The choice of core elements - processors, motherboardsand RAM - is now so large that laypeople are quickly overwhelmed. For processors, there are the AthlonXP, Athlon64, Athlon64 FX, Duron, Opteron, Pentium 4, Pentium M, Celeron, Xeon, Itanium. Then, there are at least three chipsets available for each platform - not including models featuring integrated graphics.
For our purposes, we can whittle down the plethora of products to a manageable sampling. There are Intel's Celeron as well as the Duron from AMD for low-end PC applications and the Pentium M and Mobile Athlon64 for notebooks and the Opteron, Xeon and Itanium lines for servers.
However, all the PC buyer really has to care about are AMD AthlonXP, Athlon64, Athlon64FX and the Intel Pentium 4 processors.
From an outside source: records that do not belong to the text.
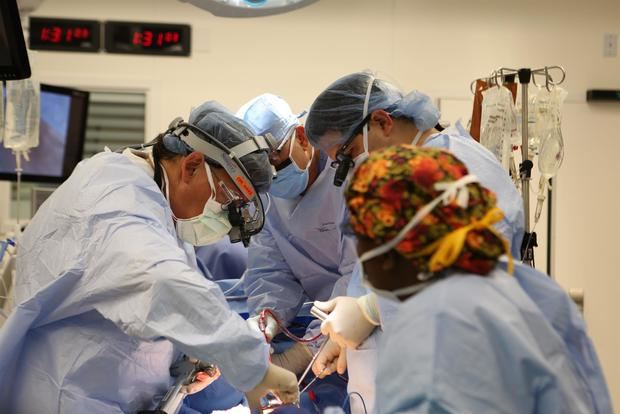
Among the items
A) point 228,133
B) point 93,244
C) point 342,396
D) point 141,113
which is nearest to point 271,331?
point 342,396

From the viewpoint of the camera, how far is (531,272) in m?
1.27

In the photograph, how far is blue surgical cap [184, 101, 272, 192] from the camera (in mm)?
2238

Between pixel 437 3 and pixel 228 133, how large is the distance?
3.14m

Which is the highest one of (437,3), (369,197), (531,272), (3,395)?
(437,3)

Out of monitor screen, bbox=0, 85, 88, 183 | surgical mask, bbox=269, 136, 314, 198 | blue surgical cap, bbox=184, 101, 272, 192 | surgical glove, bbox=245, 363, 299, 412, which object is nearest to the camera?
surgical glove, bbox=245, 363, 299, 412

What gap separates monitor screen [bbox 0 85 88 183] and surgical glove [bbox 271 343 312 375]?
247cm

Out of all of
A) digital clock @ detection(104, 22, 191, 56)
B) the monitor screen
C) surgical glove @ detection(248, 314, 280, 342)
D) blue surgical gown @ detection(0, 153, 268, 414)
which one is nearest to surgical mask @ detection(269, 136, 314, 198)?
surgical glove @ detection(248, 314, 280, 342)

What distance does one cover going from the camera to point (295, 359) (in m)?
2.47

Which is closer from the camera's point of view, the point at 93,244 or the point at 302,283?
the point at 93,244

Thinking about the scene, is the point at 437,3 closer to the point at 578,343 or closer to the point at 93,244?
the point at 93,244

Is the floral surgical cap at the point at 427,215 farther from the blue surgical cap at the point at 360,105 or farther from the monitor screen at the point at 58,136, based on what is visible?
the monitor screen at the point at 58,136

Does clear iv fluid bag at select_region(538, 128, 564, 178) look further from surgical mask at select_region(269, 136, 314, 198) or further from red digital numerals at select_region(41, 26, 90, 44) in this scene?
red digital numerals at select_region(41, 26, 90, 44)

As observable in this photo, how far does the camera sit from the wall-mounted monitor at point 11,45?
2014mm

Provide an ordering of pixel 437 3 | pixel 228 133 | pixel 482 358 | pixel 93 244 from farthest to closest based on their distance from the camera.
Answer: pixel 437 3 → pixel 228 133 → pixel 93 244 → pixel 482 358
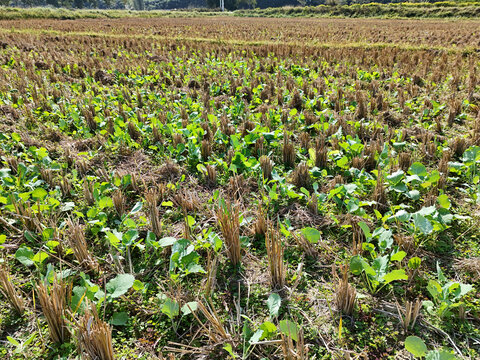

Prices range from from $110 / €100 for an AthlonXP2600+ all the way to more than $1,200 / €1,100 for the Pentium 4 Extreme Edition. Clock speeds range from under 2 GHz up to 3.2 GHz.
For our purposes, we wanted to know which PC processor delivered the best price/performance ratio. We also wanted to find out how each of them responded to overclocking.